§ What is asked: Reproduce verbatim the stretch of the entries from the line containing "Which sits higher" through the end of the entries.

(Scene question entries)

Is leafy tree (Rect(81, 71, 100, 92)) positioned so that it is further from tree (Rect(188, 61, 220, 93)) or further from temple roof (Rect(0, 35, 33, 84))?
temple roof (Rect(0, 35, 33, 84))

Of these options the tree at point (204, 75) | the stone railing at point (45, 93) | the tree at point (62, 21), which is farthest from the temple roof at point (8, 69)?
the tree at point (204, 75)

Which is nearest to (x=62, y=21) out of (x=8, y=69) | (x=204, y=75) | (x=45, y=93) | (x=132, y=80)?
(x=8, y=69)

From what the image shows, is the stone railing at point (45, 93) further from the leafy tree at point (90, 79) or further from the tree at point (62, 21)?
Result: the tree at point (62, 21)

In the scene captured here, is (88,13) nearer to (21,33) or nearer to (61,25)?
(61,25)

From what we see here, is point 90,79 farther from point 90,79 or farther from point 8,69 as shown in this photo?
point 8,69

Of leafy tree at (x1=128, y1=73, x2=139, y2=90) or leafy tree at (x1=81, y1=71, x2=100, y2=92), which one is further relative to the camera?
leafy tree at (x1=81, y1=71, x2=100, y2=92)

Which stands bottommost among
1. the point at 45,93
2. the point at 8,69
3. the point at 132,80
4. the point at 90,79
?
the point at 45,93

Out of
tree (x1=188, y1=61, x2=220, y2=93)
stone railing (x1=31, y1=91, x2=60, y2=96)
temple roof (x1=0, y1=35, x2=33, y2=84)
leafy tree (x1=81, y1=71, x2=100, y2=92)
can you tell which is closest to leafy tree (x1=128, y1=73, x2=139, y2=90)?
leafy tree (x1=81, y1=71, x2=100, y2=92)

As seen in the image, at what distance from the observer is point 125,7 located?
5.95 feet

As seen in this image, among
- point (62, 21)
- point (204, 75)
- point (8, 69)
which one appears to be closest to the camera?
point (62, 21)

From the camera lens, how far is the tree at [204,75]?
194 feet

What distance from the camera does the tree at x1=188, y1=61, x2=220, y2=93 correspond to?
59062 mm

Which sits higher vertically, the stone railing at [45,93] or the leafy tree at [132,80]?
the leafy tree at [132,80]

§ Correct result:
Which sits higher vertically, the stone railing at [45,93] or the leafy tree at [132,80]?
the leafy tree at [132,80]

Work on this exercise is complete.